# Key stuck in ignition, gear locked in park



## Maqcro1 (Apr 29, 2019)

I wonder if the key locking up and the stalling are related issues. Maybe the key was turning shutting the car off?


----------



## Rivergoer (Mar 30, 2017)

Check your battery.


----------



## Ellana (Jul 19, 2019)

Rivergoer said:


> Check your battery.


What should I check about the battery? The car is fully functioning except I have to override the locking mechanism to shift out of park and to remove the key.


----------



## Ellana (Jul 19, 2019)

Maqcro1 said:


> I wonder if the key locking up and the stalling are related issues. Maybe the key was turning shutting the car off?
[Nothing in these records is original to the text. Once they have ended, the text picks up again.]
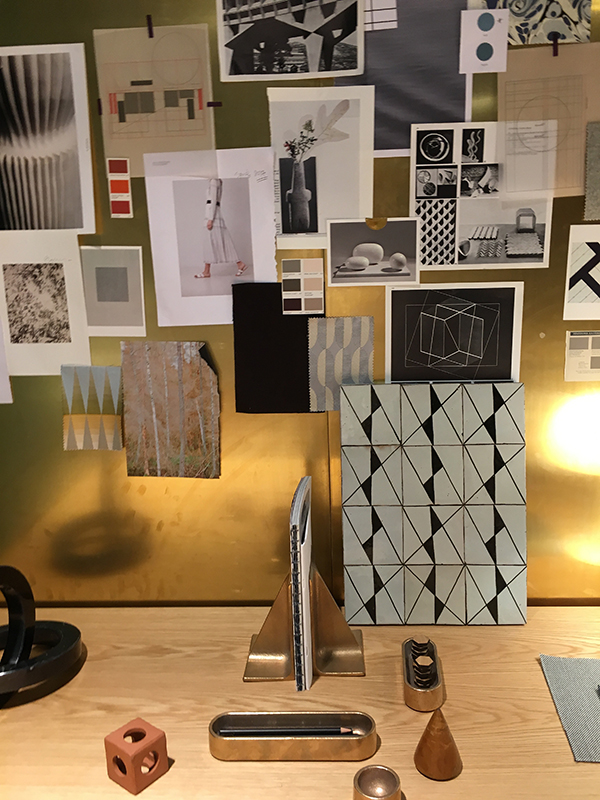 How do Ikea, Vitra and Carl Hansen&Sons use mood boards via Eclectic Trends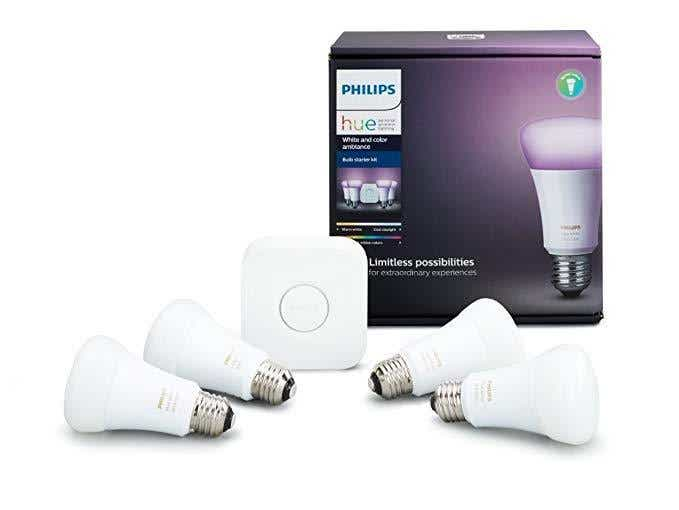 Philips Hue White and Color Ambiance A19 Bulb Starter Kit (Hub and 4 bulbs)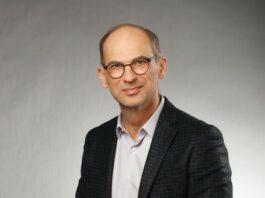 Piotr Gąsiorowski, prezes Instytutu Przywództwa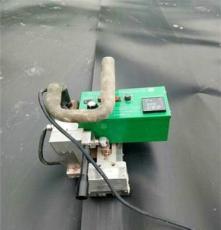 福建焊接机、山东建通、土工膜挤压焊枪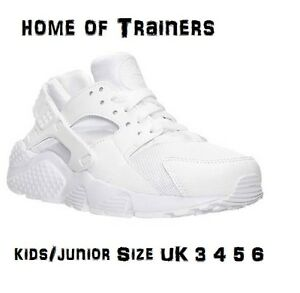 Image is loading Nike-Air-Huarache-GS-Triple-White-Junior-Kids-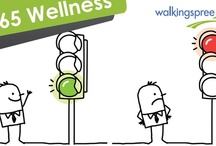 Corporate Walking / The average health care costs of a sedentary employee is approx $2300 per year. It's time to get your employees moving!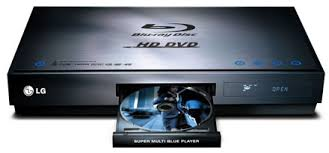 format dvd bluray two years of battle between hd dvd and blu ray a retrospective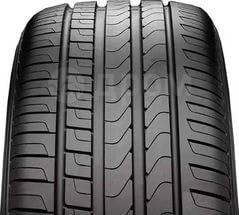 Pirelli Scorpion Verde. Летние, 2016 год, без износа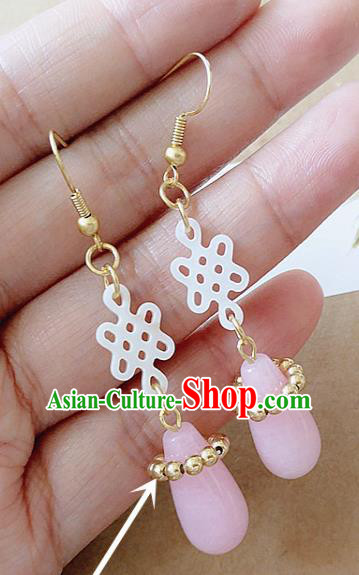 Chinese Ancient Hanfu Jewelry Accessories Traditional Palace Earrings for Women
I'm thinking they are related.


----------



## Maqcro1 (Apr 29, 2019)

I haven’t heard of many issues like this. Do you have 800 key chains hanging off your keychain? Maybe all the weight wore out the lock cylinder. Maybe it’s time to take it apart and investigate what’s going on.


----------



## Ellana (Jul 19, 2019)

Maqcro1 said:


> I haven’t heard of many issues like this. Do you have 800 key chains hanging off your keychain? Maybe all the weight wore out the lock cylinder. Maybe it’s time to take it apart and investigate what’s going on.


Haha, I have 1 keychain and 3 keys. I think it's likely a manufacturing issue.


----------



## ChevyGuy (Dec 13, 2014)

I suspect it's the shifter. You can't remove the key until the shiftier is in park. And, you can't move the shifter from park unless you're stepping on the brake. It seems like something with the shifter is broken or out of adjustment.


----------



## Maqcro1 (Apr 29, 2019)

Ellana said:


> Haha, I have 1 keychain and 3 keys. I think it's likely a manufacturing issue.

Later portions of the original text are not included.